Un événement inédit dans le viseur de la justice
L’UFC Freedom 250, qui doit se tenir dans la nuit du dimanche 14 au lundi 15 juin dans les jardins de la Maison Blanche à l’occasion du quatre-vingtième anniversaire du président américain Donald Trump, pourrait ne pas avoir lieu. Une plainte fédérale a été déposée devant le tribunal fédéral du district de Columbia par le Public Integrity Project, une organisation de surveillance de la vie publique, afin d’en empêcher la tenue.
Les griefs invoqués
Selon l’association, le ministère de l’Intérieur et le Service des parcs nationaux auraient enfreint la loi fédérale en autorisant un événement sportif privé sur un terrain public sans avoir obtenu l’approbation préalable du Congrès pour les nombreux chantiers requis.
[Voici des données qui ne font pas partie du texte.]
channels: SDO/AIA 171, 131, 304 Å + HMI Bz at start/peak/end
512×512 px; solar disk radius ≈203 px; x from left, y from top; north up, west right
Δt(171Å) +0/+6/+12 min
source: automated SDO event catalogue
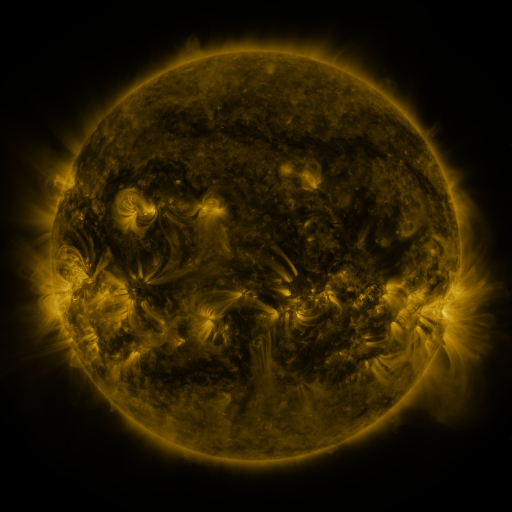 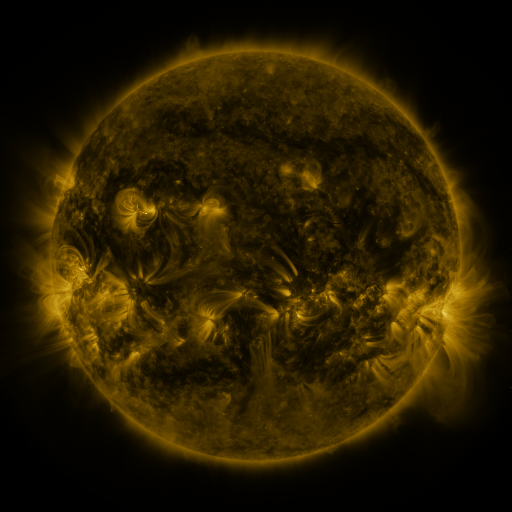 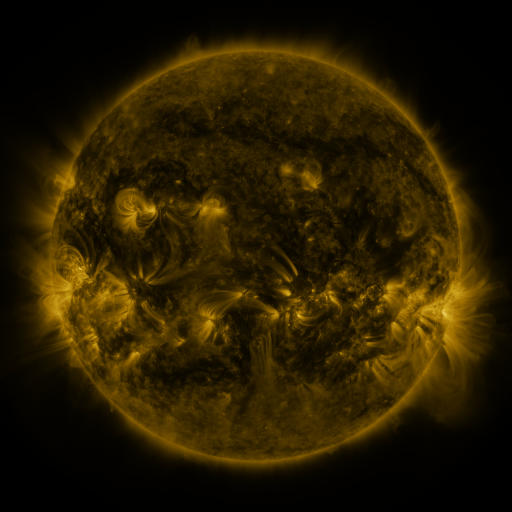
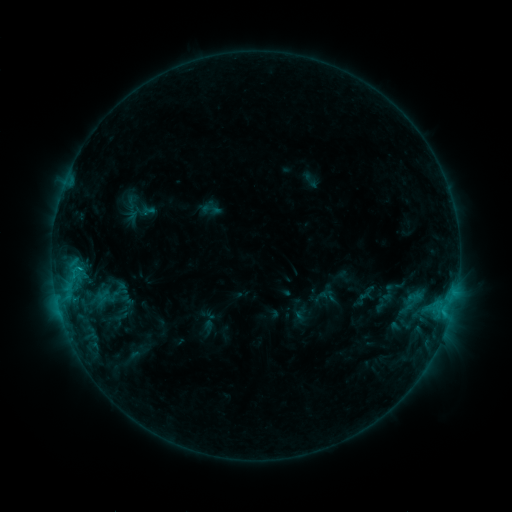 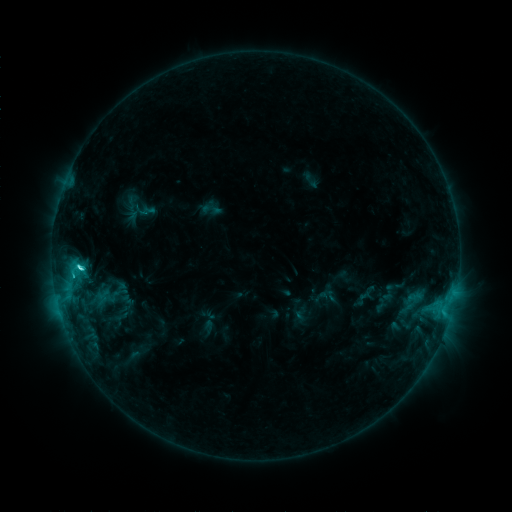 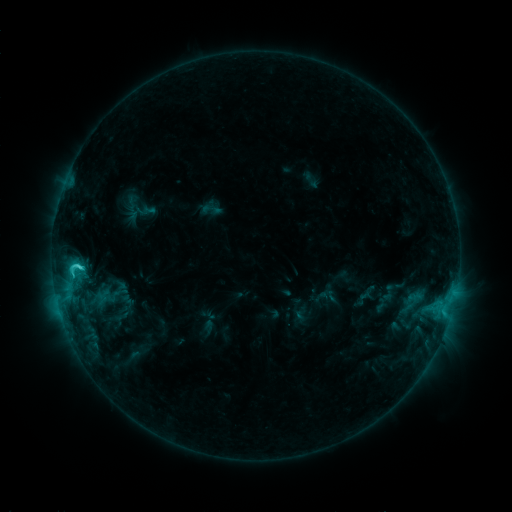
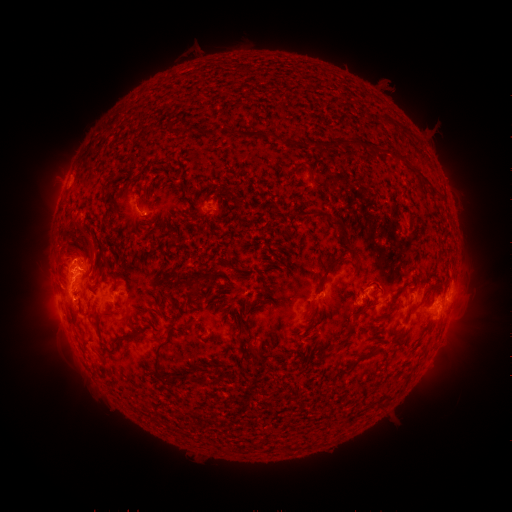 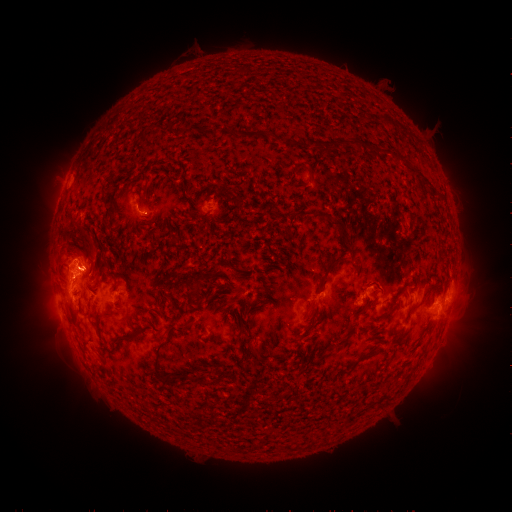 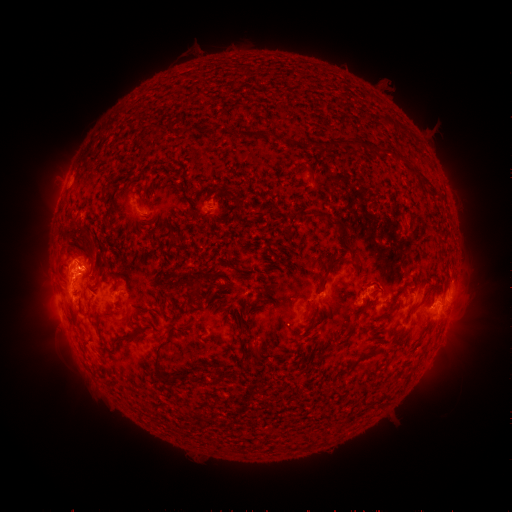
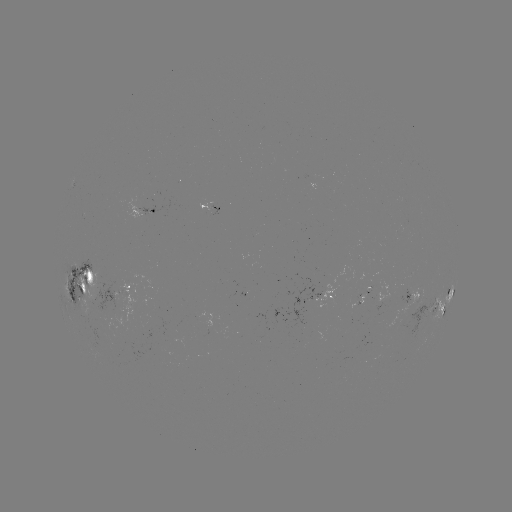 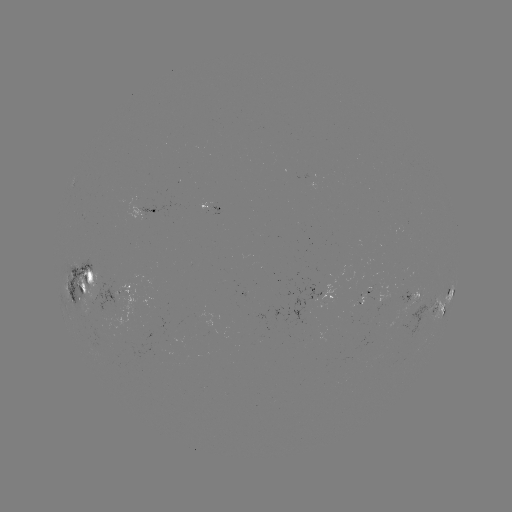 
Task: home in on C3.6 flare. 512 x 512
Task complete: [82, 267].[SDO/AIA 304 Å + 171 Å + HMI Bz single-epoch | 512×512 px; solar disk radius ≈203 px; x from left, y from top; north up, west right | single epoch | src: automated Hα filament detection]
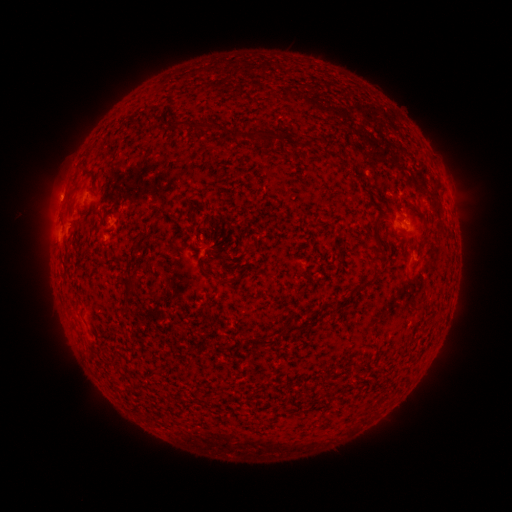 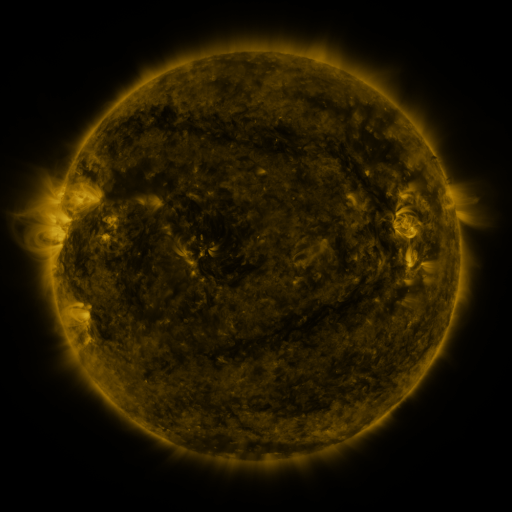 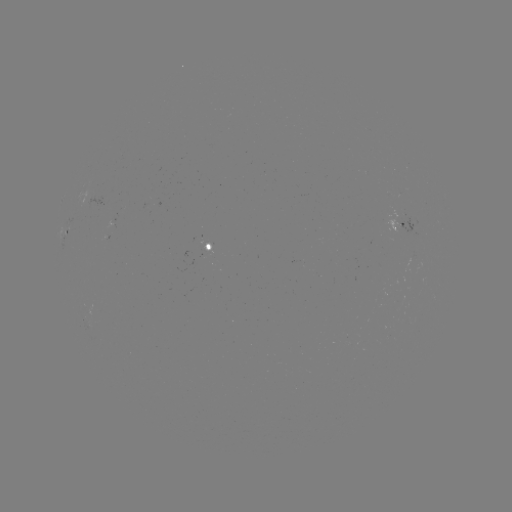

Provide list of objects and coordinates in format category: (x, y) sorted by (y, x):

Les plaignants soulignent que « l’UFC Freedom 250 est un événement sportif privé à but lucratif planifié, organisé et exécuté par l’UFC, ses partenaires de diffusion et ses annonceurs, et non par le gouvernement fédéral ».
Un possible conflit d’intérêts
L’organisation pointe également un possible intérêt financier direct du président. Les déclarations financières de Donald Trump rendues publiques le mois dernier indiqueraient qu’il détient entre 15 000 et 50 000 dollars (entre 13 000 et 43 000 euros) d’actions de TKO Group Holdings, la société mère de l’UFC, acquises en mars dernier. Ce lien, selon les plaignants, soulève des questions sur la légalité de l’autorisation accordée.
Préparatifs en cours, incertitude juridique
Malgré le recours, aucune annulation n’a été prononcée pour l’heure. L’octogone a déjà été installé sur la pelouse de la résidence présidentielle et les combattants poursuivent leur préparation. Parmi eux, le Français Ciryl Gane doit affronter le Brésilien Alex Pereira pour la ceinture intérimaire des poids lourds. L’issue de la procédure engagée reste en suspens et pourrait rebattre les cartes à quelques jours seulement de l’événement.